Six Flags Entertainment Corporation

SIX
Financial Analysis · Updated May 27, 2026 · Coverage 2026-Q2

Business Overview


source: coverage-next-full ticker: SIX company: Six Flags Entertainment Corporation (NYSE: FUN) step: 01 title: Business Overview & Value Chain date: 2026-05-27

Step 01 — Business Overview & Value Chain

1. Executive Summary

Six Flags Entertainment Corporation (NYSE: FUN) is North America's largest regional amusement-resort operator, formed through the July 2024 merger of Cedar Fair L.P. and legacy Six Flags Entertainment Corp. The combined entity operates 41 parks (reducing to ~34 after 2026 portfolio rationalization) spanning amusement parks, water parks, and resort properties across the US, Canada, and Mexico. [S1]

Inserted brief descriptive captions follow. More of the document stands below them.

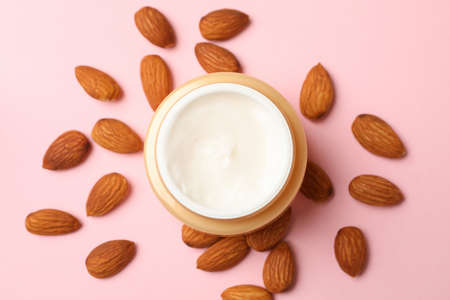 Jar of cosmetic cream and almond on pink background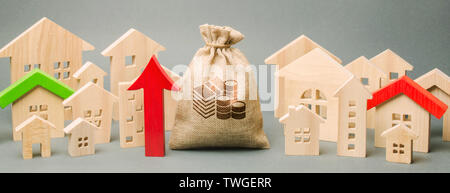 Red arrow up, money bag and miniature wooden houses. The concept of rising property prices. High mortgage rates. Expensive rental apartment. Growing d - Stock Photo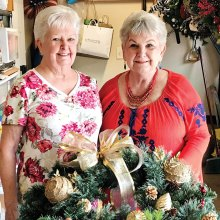 Sally Baggott and Jan Utzman creating the wreath centerpieces for the Hearts for Homes fundraiser event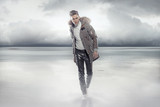 Elegant man walking on the frozen lake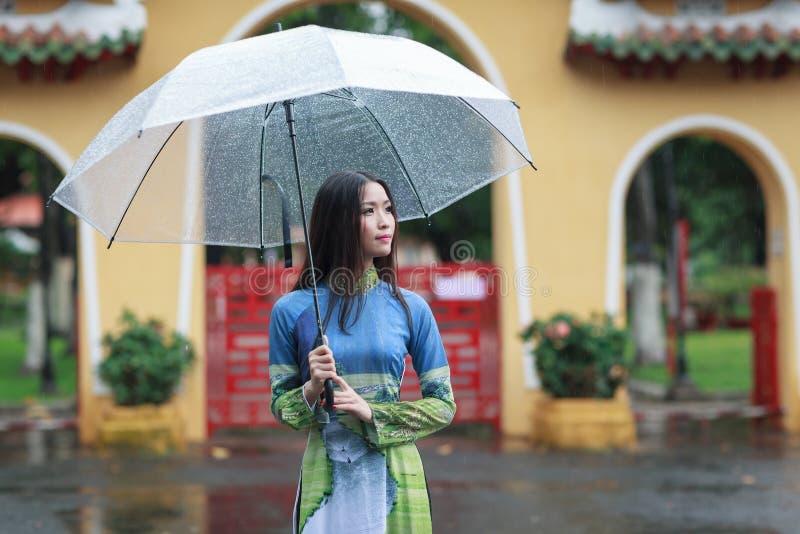 Vietnamesiskt paraply för Ao dai för kvinnakläder hållande i regnet fotografering för bildbyråer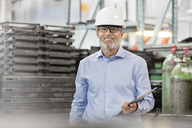Portrait confident engineer with clipboard in factory - CAIF13195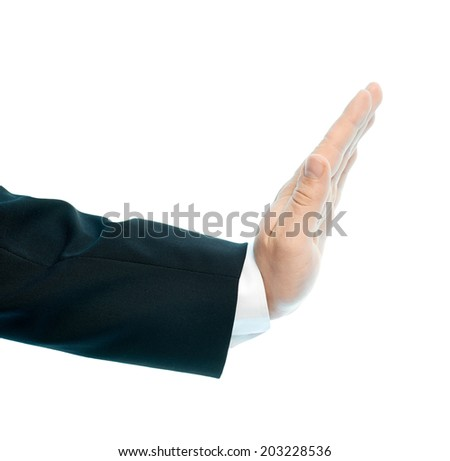 Dressed in a business suit caucasian male hand stop sign gesture of an opened palm, high-key light composition isolated over the white background - stock photo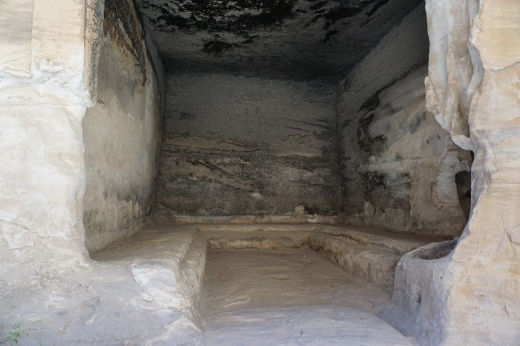 This is an example of a Triclinium, an open face eating area carved into the sandstone mountains.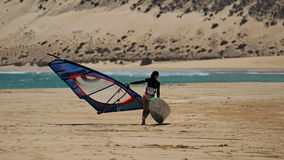 Windsurfing on Risco del Paso beach, Fuerteventura, Canary islands. Girl carrying her windsurfing board on Risco del Paso beach, Fuerteventura island, Spain Stock Photos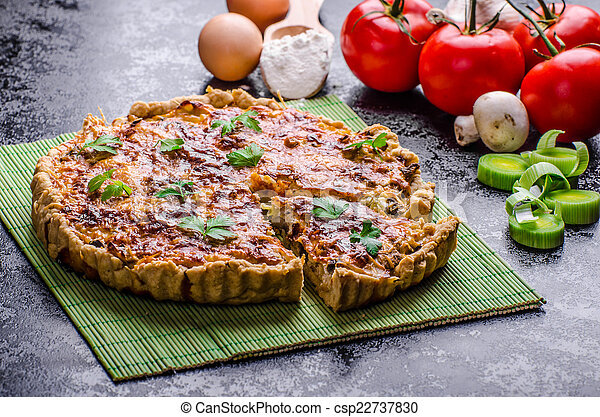 Home French quiche stuffed with mushrooms, tomato and leek - csp22737830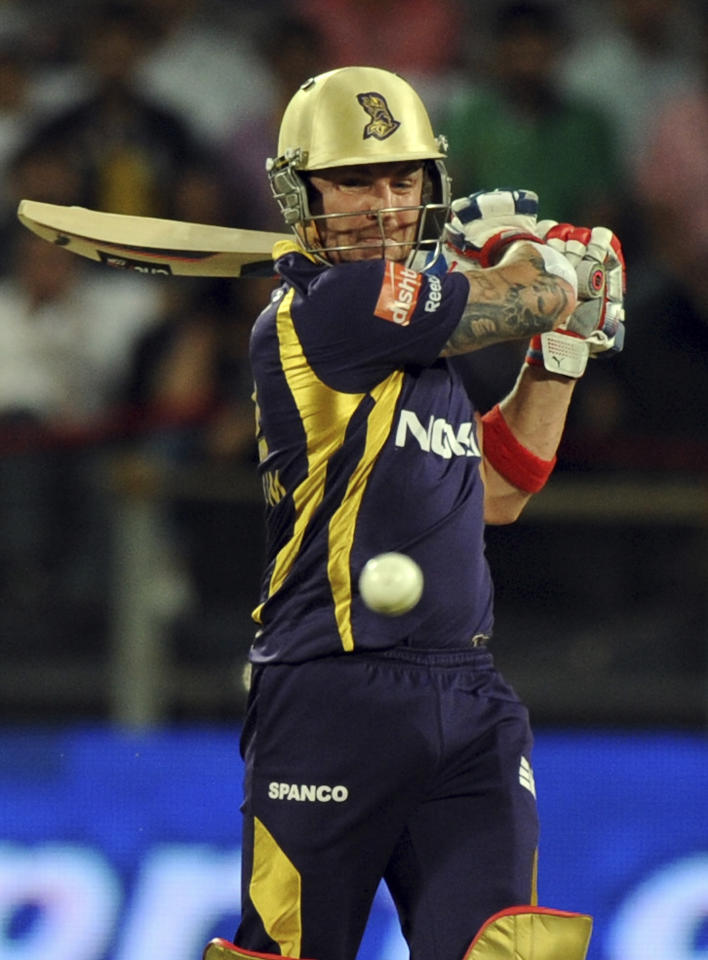 Kolkata Knight Riders batsman Brendon McCullum plays a shot during the IPL Twenty20 first playoff cricket match between Delhi Daredevils and Kolkata Knight Riders at The Subrata Roy Sahara Stadium in Pune on May 22, 2012.  RESTRICTED TO EDITORIAL USE. MOBILE USE WITHIN NEWS PACKAGE    AFP PHOTO/Indranil MUKHERJEE        (Photo credit should read INDRANIL MUKHERJEE/AFP/GettyImages)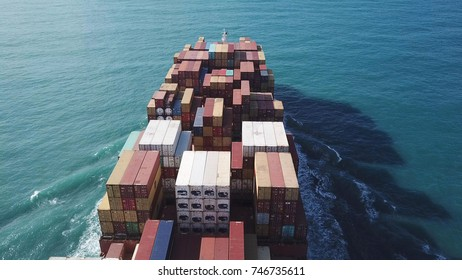 Haifa, Israel - 01 Nov, 2017: large ULCV container ship underway, sails on open water fully loaded with containers and cargo - close view of the bridge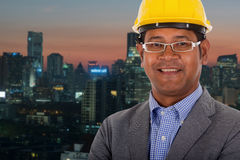Męskiej inżynier odzieży żółty hełm z miasta światła tłem Obraz Royalty Free
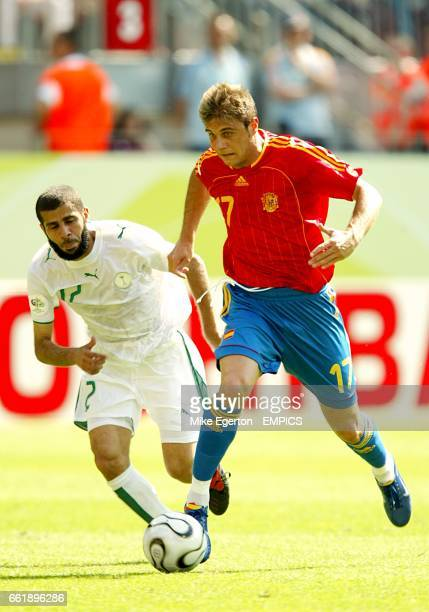 Spain's Joaquin and Saudi Arabia's Abdulaziz Khathran battle for the ball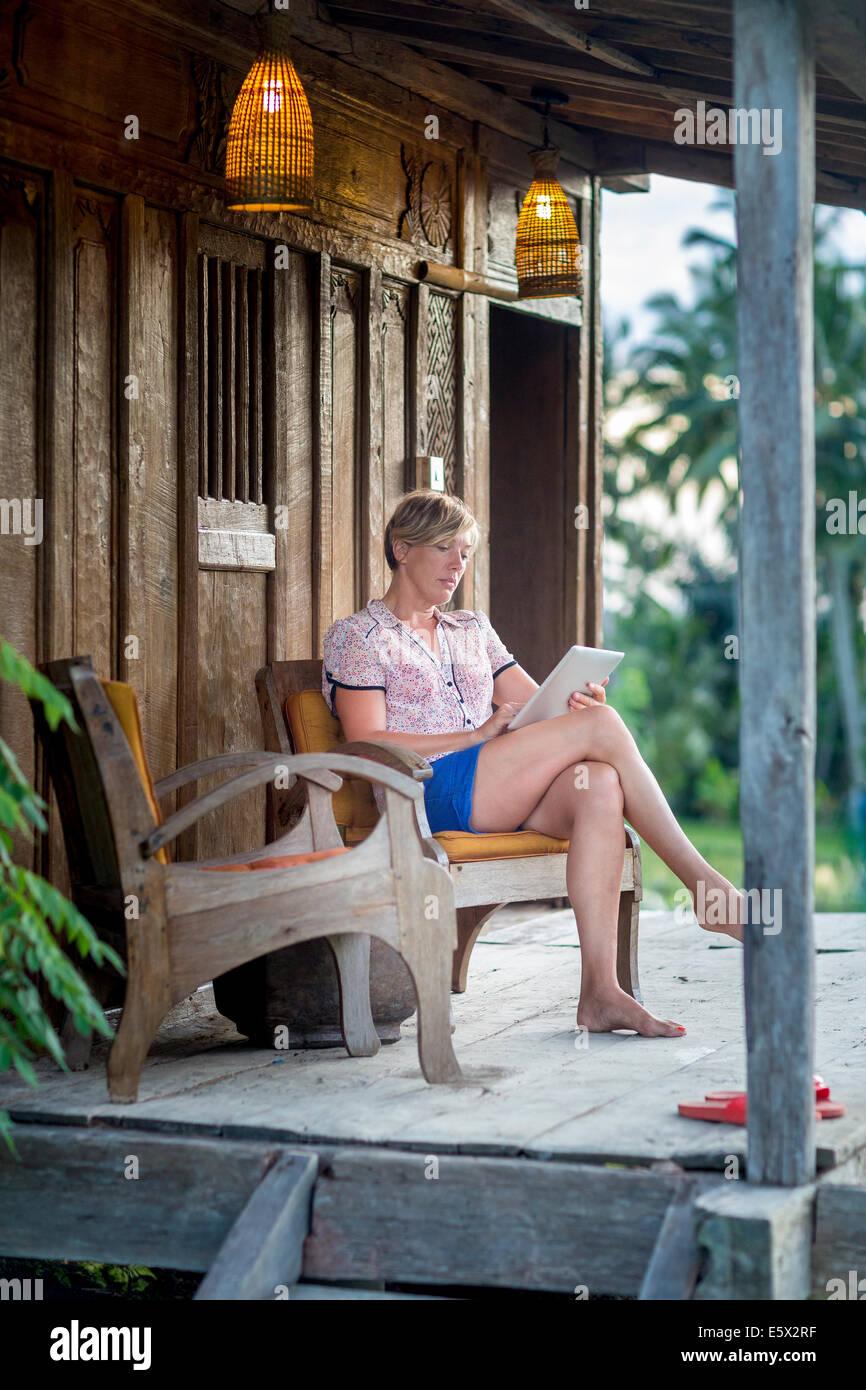 Mujer relajante con tablet digital de vacaciones Apartamento porche, Ubud, Bali, Indonesia Imagen De Stock
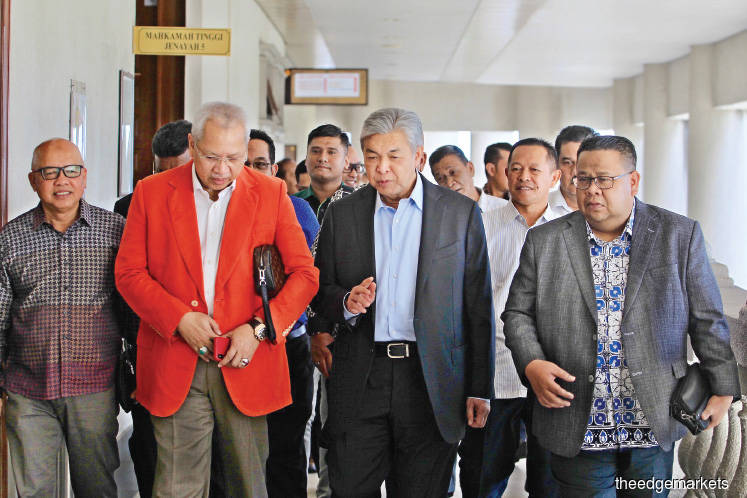 Azlan testified that Ahmad Zahid (centre) had never once asked him for the money. <em>Photo by Shahrin Yahya</em>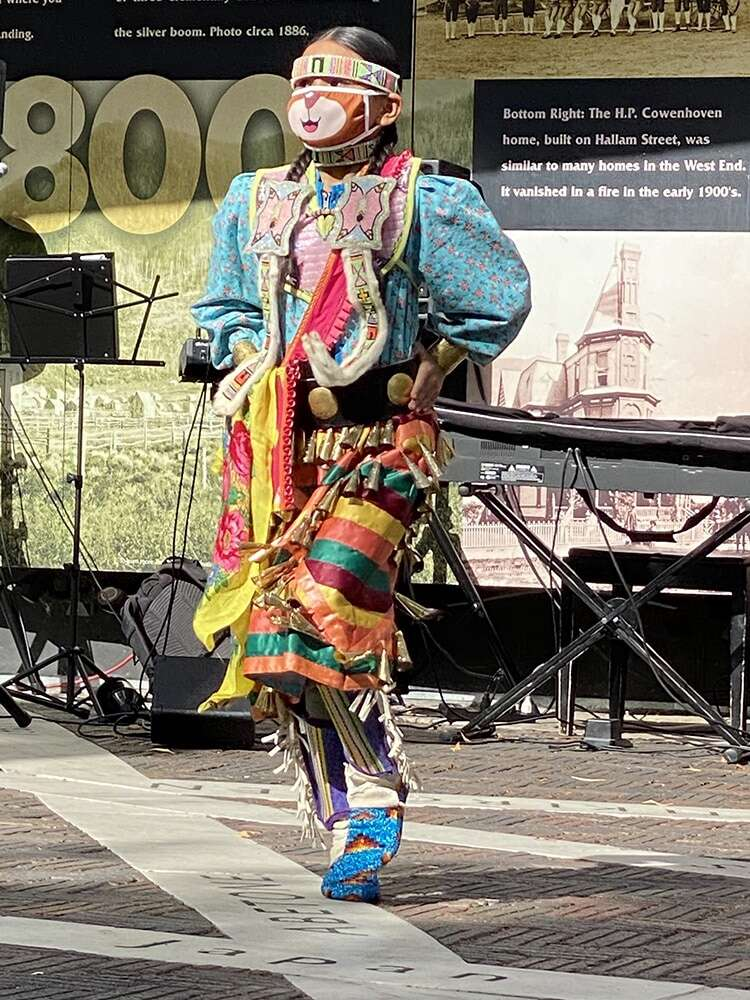 One of the younger performers dances in the Aspen Indigenous Foundation's presentation on the Aspen Sister Cities Plaza in October. | Aspen Times file photo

The company's value proposition: an affordable, close-to-home entertainment destination for middle-income suburban families, with a season-pass model that drives repeat visitation and smooths attendance across the operating season. The merger aimed to create scale efficiencies, a cross-network season pass, and $120M in cost synergies — but integration disruption, a legacy Six Flags attendance shortfall, and a $1.5B goodwill impairment charge dominated the first full combined year (FY2025). [S4]


2. Business Model

Revenue Streams
Revenue Type Description Approx. Mix (FY2025)
Admissions Gate revenue: single-day tickets, season passes, group sales ~54%
In-Park Products Food & beverage, merchandise, games, parking, accommodations ~46%

Total FY2025 Revenue: $3.10B | Attendance: 47.4M guests | Per Capita: $61.90 [S4]

Season Pass Model

Season passes are the cornerstone of the business model, particularly Cedar Fair's historical approach which Six Flags is now extending network-wide. A season pass purchased at one park in the FUN network provides access to multiple parks — increasing perceived value and driving repeat visits. Season pass holders typically visit 3-5x per year, dramatically improving attendance economics vs. single-day visitors.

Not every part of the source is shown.